A extensão, a pluralidade, a erudição e a complexidade da obra de José Guilherme
Merquior, nada fácil nem simples de se dominar por completo, parecem ocasionar equívocos
comuns, cometidos mesmo por quem já estabeleceu intimidade com o pensamento do
grande ensaísta.
Um
que se deve eliminar com urgência, por conotar escabroso desleixo, é a
pronúncia “Meuquior”, não poucas
vezes ouvida, seja da boca de jornalistas, seja da de comentaristas da obra de
Merrrrrrrrrquior. Há, sim, a
variante do sobrenome “Melquior”, mas cumpre – prescinde dizê-lo – respeitar,
na fala, a grafia onomástica dessa família. Não me furto a divulgar, a propósito
disso, o trocadilho que minha esposa soltou, ao tomar conhecimento desse feio deslize: “ei, olha o meu ‘qui ó!”
Outro
equívoco comum, este de fato decorrente das dificuldades em lidar com o
conjunto titânico dos textos do autor, é rotulá-lo de neoliberal (assumo: eu
mesmo o cometi há alguns anos). A não ser que entendamos neoliberalismo em
sentido elástico, como toda e qualquer versão mais recente de liberalismo. José
Guilherme Merquior, particularmente no último decênio de vida, foi um pensador
liberal, que se identificou com o ideário do social-liberalismo, uma vez que preconizava o equilíbrio entre a
liberdade da economia de mercado, a mais eficaz forma de produção de riqueza, e
a igualdade social, a ser promovida ou preservada por intervenções do Estado. Sendo
assim, a solução de Merquior não é nem o Estado mínimo do neoliberalismo, nem o
Estado máximo do socialismo-comunismo. A respeito do tema, deve-se ler “Tarefas
da crítica liberal” de As formas e as ideias
(1981) e os vários ensaios de O argumento
liberal (1983).
O
terceiro equívoco comum foi cometido por ninguém menos do que Sergio Paulo
Rouanet, um dos mais próximos amigos de José Guilherme Merquior, sobre o qual
afirma que “[...] descartando Freud,
Merquior abriu mão de um valiosíssimo aliado na cruzada iluminista. Freud é
o último e mais radical dos iluministas” e ainda: “Por ignorar Freud,
Merquior privou-se da ajuda desse Voltaire da alma, e reduziu seu poder de fogo
diante dos verdadeiros inimigos do espírito.” (2014, p.366 – destaques meus)
Rouanet
tem em vista, nesse seu texto de homenagem ao autor falecido tão jovem, a
célebre pergunta retórica e introdutória de As
ideias e as formas: “É possível atacar o marxismo, a psicanálise e a arte
de vanguarda sem ser reacionário em política, ciências humanas e estética?”

·····

> Tarefa
Enumere todos os equívocos comuns sobre José Guilherme Merquior que o texto em estudo aponta. As linhas a seguir não têm relação com o texto em estudo.

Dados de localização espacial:
·····

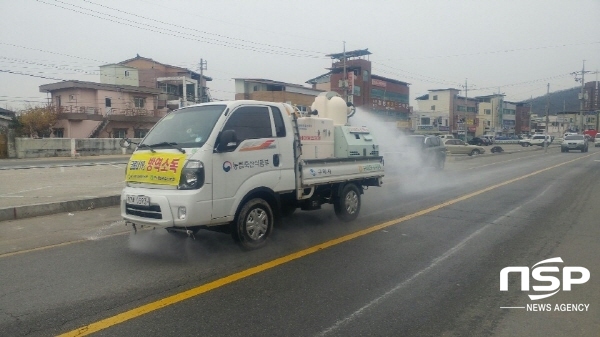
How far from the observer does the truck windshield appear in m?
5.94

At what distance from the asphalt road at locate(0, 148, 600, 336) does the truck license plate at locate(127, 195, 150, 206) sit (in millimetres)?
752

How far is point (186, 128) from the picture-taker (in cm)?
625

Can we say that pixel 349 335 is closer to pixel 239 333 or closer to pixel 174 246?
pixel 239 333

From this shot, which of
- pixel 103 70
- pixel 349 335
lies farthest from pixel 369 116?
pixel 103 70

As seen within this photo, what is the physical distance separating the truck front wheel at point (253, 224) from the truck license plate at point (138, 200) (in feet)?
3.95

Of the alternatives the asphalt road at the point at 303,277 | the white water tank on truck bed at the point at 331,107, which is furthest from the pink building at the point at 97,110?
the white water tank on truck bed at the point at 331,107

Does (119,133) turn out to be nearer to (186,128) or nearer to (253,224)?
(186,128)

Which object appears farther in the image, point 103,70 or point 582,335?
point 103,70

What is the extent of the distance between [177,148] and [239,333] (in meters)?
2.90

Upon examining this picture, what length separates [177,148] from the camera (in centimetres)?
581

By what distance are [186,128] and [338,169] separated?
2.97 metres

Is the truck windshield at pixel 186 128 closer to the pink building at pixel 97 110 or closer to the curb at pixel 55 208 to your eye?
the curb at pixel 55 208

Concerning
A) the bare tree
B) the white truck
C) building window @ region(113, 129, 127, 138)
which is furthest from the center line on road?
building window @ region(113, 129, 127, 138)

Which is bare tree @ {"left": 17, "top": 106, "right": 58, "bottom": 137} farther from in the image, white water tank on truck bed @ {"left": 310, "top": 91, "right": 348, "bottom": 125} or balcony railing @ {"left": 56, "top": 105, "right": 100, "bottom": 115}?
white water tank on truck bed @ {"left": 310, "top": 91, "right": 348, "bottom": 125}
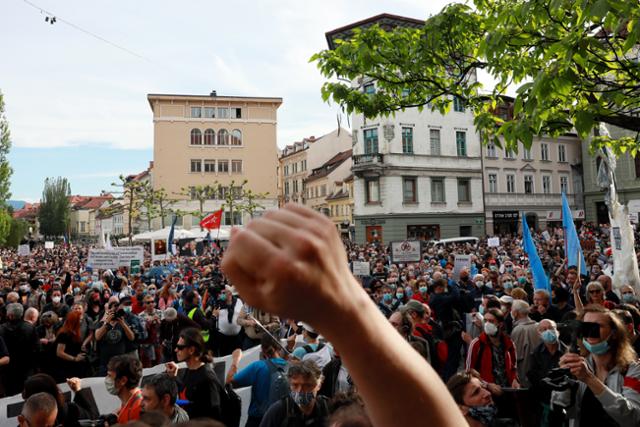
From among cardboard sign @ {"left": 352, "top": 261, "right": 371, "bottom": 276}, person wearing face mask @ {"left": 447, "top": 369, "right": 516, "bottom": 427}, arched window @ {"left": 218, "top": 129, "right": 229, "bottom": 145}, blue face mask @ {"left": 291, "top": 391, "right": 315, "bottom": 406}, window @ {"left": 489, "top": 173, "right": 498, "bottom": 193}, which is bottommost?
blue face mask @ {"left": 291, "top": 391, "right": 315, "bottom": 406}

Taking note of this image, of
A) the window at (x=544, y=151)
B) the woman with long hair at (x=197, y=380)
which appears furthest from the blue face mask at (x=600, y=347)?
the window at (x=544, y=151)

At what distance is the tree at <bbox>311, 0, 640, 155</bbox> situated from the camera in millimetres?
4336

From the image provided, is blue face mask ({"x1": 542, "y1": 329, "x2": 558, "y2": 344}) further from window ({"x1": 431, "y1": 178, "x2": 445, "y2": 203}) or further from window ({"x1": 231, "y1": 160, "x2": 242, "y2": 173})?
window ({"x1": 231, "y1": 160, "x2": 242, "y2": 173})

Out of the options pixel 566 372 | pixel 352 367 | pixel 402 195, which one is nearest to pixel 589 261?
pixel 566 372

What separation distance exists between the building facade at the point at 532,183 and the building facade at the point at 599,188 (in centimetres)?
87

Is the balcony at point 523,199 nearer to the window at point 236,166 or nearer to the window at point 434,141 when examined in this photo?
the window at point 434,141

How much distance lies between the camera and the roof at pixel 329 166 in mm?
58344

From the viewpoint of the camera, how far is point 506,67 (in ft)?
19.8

·····

> Resposta
- Pronunciar o sobrenome como "Meuquior".
- Rotular Merquior de neoliberal.
- Afirmar, como fez Sergio Paulo Rouanet, que Merquior descartou Freud e assim abriu mão de um aliado na cruzada iluminista.